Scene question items
·····

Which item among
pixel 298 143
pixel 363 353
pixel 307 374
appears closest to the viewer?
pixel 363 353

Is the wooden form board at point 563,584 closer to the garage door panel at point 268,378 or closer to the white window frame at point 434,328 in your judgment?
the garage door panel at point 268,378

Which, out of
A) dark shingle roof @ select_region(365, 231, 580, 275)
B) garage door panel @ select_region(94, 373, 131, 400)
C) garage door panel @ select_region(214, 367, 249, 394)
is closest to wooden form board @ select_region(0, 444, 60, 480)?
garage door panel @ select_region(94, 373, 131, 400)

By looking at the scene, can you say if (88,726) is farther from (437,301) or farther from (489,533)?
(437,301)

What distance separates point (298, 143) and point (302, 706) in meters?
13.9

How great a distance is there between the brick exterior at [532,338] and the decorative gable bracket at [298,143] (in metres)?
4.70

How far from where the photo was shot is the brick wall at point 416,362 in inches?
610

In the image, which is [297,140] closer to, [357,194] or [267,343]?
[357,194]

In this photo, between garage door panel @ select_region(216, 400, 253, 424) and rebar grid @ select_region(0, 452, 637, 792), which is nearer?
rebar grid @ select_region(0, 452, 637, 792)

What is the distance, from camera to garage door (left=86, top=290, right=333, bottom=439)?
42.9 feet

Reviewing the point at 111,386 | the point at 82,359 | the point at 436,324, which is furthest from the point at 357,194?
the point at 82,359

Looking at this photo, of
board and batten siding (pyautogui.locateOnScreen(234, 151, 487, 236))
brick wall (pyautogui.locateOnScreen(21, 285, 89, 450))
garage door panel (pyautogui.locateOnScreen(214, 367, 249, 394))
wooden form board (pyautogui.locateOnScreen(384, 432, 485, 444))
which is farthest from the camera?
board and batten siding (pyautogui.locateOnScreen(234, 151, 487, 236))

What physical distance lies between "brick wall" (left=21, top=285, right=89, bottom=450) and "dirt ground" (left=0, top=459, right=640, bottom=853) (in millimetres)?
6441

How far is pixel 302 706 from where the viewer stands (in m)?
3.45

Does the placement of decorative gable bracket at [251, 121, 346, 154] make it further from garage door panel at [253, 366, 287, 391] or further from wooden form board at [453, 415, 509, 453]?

·····

_EXERCISE AIM_:
Copy the items above word for word, from the line containing "Reviewing the point" through the final line of the items, with both of those lines included.

_THE RESULT_:
Reviewing the point at 111,386 | the point at 82,359 | the point at 436,324, which is furthest from the point at 357,194?
the point at 82,359

Looking at this photo, of
board and batten siding (pyautogui.locateOnScreen(234, 151, 487, 236))
brick wall (pyautogui.locateOnScreen(21, 285, 89, 450))
garage door panel (pyautogui.locateOnScreen(214, 367, 249, 394))
wooden form board (pyautogui.locateOnScreen(384, 432, 485, 444))
which is farthest from the camera?
board and batten siding (pyautogui.locateOnScreen(234, 151, 487, 236))

What physical distance lies between "brick wall" (left=21, top=285, right=89, bottom=450) and "dirt ground" (left=0, top=459, right=640, bottom=853) (in millimetres)?
6441

How far is pixel 302 706 from where the viewer stands (in m)?
3.45

Does the placement of decorative gable bracket at [251, 121, 346, 154] make it further from garage door panel at [253, 366, 287, 391] or further from wooden form board at [453, 415, 509, 453]?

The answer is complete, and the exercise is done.